Exercise =>
Copy out the items below word for word, beginning with the line that contains "Government Funding Strategy" and continuing through the line that contains "Jessica Pykett - Brain Culture, Inbunden".

Records shown =>
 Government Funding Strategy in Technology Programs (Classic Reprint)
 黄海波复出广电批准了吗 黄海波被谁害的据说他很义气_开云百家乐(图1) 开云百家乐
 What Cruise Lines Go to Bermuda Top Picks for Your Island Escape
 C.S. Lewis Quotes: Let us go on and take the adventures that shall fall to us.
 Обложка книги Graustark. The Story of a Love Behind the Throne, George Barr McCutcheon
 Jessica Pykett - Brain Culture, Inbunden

==

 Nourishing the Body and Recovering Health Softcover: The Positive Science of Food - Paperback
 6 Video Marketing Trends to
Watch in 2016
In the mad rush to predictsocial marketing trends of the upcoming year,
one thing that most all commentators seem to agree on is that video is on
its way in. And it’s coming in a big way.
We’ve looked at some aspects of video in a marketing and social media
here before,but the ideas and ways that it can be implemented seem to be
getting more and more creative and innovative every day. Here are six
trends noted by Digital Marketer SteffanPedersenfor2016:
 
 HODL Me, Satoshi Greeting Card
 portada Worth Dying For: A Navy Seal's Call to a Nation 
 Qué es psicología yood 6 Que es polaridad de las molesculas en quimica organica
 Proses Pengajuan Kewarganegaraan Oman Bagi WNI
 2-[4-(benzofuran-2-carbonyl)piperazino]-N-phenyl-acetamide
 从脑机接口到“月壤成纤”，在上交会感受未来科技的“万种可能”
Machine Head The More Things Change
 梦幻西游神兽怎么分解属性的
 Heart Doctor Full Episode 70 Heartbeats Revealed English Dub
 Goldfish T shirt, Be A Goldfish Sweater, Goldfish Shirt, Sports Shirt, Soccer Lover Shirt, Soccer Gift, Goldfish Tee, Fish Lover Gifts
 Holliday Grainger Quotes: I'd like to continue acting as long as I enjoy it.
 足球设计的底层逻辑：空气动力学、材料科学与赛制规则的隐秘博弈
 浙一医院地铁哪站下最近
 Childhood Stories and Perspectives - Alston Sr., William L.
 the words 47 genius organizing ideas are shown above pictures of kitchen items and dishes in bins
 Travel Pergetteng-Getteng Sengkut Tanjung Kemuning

--

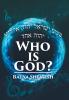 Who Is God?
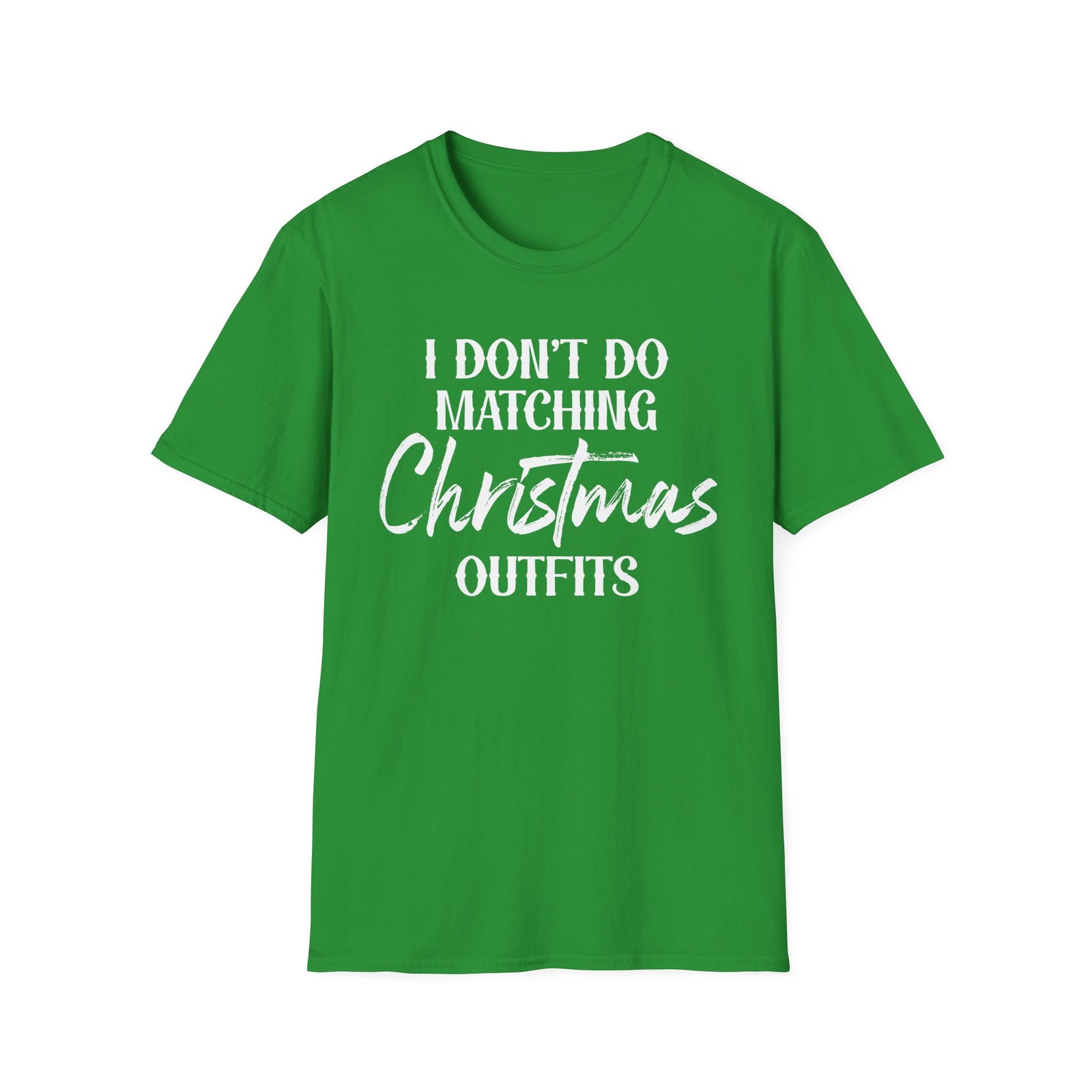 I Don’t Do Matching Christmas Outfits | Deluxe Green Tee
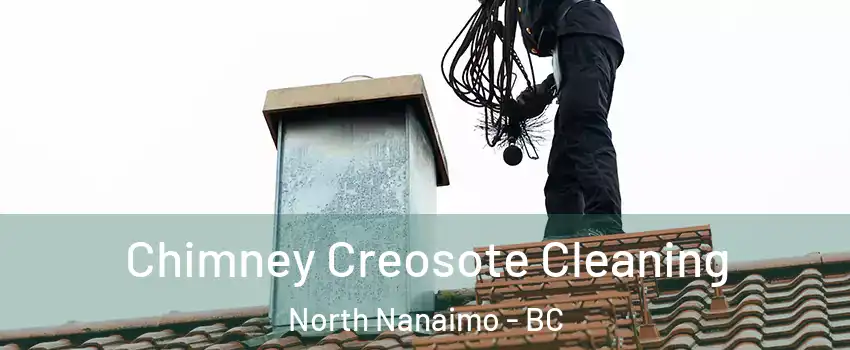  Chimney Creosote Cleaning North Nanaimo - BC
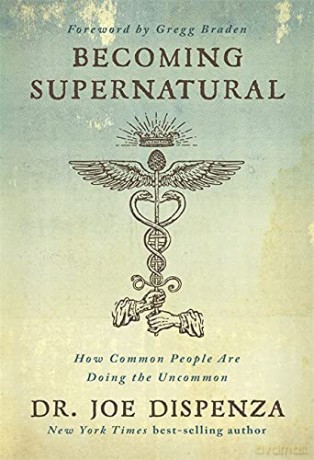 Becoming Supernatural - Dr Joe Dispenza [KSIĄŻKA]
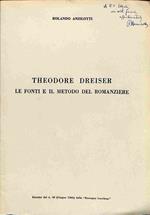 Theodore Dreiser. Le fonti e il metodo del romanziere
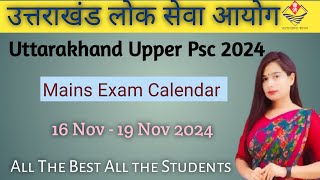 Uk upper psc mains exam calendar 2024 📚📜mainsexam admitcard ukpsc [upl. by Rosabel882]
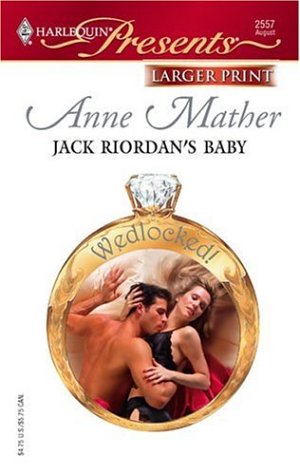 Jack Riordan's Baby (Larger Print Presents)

Task result =>
 Government Funding Strategy in Technology Programs (Classic Reprint)
 黄海波复出广电批准了吗 黄海波被谁害的据说他很义气_开云百家乐(图1) 开云百家乐
 What Cruise Lines Go to Bermuda Top Picks for Your Island Escape
 C.S. Lewis Quotes: Let us go on and take the adventures that shall fall to us.
 Обложка книги Graustark. The Story of a Love Behind the Throne, George Barr McCutcheon
 Jessica Pykett - Brain Culture, Inbunden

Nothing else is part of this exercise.